Phone reminders and calendar events: Best for maintaining 5-10 close relationships. Zero learning curve. Requires discipline to check and update.
Simple reminder apps with tags: Good for 10-20 people. Adds organization without much complexity. Still requires manual input.
Dedicated relationship apps (Monica, Clay): Ideal for 20-100 contacts. Offers rich context and history. Requires setup time and regular use to justify the investment.
AI assistants (Extndly): Makes sense for 50+ contacts or when you want intelligent prompting without manual tracking. Requires trusting an AI with your relationship data—choose one with strong privacy policies.
Custom systems (Airtable, Notion): Perfect for people who love building their own workflows and have specific needs. High setup time, but unlimited flexibility.
Most people should start with phone reminders. Master contacting five people consistently. Only then consider upgrading. The fanciest tool in the world is worthless if you don't use it.
Making It Stick
Here are five specific actions to take today, ranked by effort.
Five minutes: Open your phone's reminders app. Create one recurring reminder for one person you care about. Set it to repeat weekly.
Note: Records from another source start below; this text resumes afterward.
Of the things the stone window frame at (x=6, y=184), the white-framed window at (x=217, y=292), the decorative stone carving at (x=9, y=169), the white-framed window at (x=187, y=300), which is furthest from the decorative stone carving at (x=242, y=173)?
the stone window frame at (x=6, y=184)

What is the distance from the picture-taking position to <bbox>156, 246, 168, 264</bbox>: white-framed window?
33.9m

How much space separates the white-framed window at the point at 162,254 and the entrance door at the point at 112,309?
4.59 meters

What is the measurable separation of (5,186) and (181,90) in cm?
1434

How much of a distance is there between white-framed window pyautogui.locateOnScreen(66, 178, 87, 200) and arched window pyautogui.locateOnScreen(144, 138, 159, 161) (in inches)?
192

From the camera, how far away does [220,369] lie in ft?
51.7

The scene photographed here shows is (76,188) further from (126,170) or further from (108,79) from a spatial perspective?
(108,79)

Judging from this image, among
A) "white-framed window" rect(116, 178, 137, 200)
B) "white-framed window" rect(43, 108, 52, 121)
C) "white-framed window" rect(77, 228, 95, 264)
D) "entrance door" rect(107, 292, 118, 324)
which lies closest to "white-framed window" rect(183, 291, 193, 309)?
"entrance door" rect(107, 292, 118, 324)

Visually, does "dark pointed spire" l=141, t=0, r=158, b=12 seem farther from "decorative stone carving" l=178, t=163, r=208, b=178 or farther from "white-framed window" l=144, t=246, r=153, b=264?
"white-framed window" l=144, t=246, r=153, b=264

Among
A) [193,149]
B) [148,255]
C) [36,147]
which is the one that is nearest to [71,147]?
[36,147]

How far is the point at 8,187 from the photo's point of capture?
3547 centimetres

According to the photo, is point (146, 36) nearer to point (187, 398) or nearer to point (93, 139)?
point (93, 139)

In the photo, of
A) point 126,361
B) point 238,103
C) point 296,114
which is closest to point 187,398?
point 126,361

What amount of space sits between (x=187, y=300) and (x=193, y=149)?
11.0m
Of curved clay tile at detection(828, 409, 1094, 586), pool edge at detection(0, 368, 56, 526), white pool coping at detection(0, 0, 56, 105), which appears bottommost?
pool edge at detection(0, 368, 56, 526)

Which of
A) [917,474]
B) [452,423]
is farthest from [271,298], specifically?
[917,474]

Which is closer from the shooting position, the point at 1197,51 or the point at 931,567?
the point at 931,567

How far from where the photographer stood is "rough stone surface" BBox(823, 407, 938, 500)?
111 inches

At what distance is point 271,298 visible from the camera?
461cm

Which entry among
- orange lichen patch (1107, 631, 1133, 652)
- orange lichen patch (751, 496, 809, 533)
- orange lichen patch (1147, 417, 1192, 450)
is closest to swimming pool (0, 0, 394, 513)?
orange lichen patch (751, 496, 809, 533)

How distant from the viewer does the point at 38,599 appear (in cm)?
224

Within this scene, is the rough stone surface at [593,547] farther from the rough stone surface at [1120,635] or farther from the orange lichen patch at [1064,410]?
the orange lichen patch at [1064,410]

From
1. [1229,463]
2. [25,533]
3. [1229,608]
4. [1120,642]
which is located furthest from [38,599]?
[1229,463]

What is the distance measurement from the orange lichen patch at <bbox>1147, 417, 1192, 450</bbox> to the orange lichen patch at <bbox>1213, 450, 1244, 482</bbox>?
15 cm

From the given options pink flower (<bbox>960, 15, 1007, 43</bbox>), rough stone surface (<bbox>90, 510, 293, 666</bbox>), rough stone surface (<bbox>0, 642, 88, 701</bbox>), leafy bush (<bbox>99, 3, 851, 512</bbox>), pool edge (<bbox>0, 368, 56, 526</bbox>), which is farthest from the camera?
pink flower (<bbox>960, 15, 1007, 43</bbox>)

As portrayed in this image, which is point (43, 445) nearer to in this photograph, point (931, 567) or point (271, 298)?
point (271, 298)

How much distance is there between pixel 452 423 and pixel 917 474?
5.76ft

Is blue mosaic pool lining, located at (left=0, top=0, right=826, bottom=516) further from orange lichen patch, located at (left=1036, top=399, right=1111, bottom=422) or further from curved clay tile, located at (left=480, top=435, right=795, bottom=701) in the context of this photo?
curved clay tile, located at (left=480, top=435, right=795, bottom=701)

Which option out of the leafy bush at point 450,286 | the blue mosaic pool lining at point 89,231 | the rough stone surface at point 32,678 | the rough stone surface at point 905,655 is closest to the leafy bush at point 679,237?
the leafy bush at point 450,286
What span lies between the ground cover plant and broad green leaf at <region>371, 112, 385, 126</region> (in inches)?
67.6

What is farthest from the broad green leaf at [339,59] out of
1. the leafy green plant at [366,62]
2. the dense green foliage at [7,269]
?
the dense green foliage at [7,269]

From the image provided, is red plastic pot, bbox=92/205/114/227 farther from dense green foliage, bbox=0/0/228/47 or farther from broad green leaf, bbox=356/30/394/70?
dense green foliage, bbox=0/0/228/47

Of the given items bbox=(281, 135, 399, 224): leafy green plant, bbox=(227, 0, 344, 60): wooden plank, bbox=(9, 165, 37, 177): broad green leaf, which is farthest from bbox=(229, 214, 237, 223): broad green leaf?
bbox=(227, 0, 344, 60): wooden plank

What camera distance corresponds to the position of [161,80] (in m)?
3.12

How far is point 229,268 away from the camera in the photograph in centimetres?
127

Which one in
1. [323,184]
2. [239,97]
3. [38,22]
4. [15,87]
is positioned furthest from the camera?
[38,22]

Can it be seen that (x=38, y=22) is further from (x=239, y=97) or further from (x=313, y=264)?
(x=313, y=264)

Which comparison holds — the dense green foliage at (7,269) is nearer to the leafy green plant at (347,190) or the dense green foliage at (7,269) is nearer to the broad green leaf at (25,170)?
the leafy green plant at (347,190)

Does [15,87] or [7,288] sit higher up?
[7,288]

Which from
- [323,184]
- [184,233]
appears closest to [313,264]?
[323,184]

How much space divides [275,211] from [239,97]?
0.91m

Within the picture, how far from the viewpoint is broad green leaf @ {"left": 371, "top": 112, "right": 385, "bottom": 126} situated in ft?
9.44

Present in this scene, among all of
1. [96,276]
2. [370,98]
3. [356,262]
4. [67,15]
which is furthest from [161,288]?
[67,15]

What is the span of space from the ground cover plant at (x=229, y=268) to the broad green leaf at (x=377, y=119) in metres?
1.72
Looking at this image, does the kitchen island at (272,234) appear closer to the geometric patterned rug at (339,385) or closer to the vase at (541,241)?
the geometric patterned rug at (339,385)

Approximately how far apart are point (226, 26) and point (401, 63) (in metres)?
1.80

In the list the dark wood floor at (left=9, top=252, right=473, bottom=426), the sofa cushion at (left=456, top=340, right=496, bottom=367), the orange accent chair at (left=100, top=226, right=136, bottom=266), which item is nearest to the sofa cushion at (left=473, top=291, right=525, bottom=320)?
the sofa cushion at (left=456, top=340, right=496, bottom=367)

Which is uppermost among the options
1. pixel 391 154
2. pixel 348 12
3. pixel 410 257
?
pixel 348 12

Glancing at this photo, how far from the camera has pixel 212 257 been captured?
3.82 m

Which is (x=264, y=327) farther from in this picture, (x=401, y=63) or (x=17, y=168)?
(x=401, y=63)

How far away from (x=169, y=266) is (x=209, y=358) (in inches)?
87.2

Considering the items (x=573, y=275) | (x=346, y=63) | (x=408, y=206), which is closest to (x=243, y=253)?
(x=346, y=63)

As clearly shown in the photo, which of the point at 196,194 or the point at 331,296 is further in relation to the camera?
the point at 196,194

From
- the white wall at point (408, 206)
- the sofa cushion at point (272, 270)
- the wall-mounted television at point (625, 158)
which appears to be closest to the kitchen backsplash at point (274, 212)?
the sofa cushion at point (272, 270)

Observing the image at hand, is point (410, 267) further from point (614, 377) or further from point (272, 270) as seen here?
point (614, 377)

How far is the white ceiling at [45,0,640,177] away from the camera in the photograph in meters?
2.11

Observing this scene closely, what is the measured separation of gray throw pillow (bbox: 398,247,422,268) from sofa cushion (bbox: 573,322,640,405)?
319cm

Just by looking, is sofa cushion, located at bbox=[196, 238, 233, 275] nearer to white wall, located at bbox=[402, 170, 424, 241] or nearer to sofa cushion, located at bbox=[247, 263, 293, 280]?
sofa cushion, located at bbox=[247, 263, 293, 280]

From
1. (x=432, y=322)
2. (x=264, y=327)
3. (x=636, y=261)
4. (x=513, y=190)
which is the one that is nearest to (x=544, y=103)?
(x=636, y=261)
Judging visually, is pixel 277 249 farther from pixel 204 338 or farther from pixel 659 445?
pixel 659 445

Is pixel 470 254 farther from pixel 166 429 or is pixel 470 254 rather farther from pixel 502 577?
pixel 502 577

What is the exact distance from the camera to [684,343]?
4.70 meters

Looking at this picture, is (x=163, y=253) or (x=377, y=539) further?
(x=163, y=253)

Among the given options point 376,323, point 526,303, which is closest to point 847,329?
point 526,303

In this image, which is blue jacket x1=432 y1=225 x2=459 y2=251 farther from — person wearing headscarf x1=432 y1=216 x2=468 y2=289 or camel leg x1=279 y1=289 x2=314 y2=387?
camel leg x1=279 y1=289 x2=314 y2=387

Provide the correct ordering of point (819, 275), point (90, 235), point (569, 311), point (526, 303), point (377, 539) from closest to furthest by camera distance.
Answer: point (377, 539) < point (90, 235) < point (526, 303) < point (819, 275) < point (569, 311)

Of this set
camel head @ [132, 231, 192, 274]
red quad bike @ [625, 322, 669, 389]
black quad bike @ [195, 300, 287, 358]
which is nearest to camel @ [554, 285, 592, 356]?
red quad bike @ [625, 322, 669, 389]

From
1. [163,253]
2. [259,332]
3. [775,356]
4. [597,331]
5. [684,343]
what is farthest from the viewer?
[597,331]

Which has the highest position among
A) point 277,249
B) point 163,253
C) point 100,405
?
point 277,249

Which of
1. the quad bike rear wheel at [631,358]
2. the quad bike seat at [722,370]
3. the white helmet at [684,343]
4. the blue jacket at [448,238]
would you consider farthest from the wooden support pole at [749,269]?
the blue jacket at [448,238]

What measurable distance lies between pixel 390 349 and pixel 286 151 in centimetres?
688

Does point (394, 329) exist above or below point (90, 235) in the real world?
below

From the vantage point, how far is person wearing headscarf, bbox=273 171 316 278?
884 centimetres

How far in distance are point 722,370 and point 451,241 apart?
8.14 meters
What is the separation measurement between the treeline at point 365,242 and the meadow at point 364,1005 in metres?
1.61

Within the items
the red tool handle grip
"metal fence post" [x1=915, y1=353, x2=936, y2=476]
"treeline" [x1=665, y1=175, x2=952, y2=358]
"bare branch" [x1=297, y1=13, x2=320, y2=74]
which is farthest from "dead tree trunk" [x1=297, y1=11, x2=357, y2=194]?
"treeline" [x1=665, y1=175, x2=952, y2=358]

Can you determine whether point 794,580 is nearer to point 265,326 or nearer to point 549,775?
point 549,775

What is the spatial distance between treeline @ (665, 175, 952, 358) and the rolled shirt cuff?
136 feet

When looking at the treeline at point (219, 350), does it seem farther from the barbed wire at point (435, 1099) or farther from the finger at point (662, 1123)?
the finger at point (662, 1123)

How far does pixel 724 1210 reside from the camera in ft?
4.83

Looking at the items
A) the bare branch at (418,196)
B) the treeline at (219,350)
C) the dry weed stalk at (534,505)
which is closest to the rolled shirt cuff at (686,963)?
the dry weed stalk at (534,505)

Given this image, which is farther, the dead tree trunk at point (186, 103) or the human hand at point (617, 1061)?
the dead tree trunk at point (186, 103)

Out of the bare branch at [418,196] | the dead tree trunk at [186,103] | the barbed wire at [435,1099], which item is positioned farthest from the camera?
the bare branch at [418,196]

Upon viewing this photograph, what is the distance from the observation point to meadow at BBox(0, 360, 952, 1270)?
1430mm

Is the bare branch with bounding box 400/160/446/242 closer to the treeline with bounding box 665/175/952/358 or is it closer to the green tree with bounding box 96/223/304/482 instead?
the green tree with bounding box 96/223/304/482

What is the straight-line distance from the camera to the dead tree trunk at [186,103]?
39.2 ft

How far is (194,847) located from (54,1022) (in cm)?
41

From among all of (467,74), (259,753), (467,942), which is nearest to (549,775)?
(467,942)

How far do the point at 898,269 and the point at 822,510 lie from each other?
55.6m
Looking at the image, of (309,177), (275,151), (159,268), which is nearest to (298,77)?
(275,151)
Fifteen minutes: Make a list of ten people you want to keep in better contact with. Put it in your notes app. Set a recurring calendar event to review this list every Sunday night.
Thirty minutes: Sign up for a free relationship management app. Add three people. Set one reminder. See how it feels.
One hour: Build a simple Airtable base with columns for Name, Last Contact Date, Next Reminder Date, and Notes. Add five people and set up the date calculations.
This week: Contact three people you've lost touch with. Don't explain your absence. Just ask how they are. The reconnection starts with showing up, not apologizing for being gone.
The best tool isn't the most expensive or feature-rich. It's the one that makes you slightly more likely to send a text today. Start there.
Your Network Is Built in Small Moments
Years from now, you won't remember which app you used. You'll remember that your friend called during a hard week, that your former colleague sent a job lead, that your aunt checked in after your move. Those moments happen because someone decided to act on a thought instead of letting it pass.
Tools make that decision easier. They turn "I should call her" into a notification you can act on immediately. They remove the friction between intention and action. That's all they do. But sometimes, that's everything.
Pick one thing from this article. Try it for two weeks. If it helps, keep it. If not, try something else. Your relationships are worth the experiment.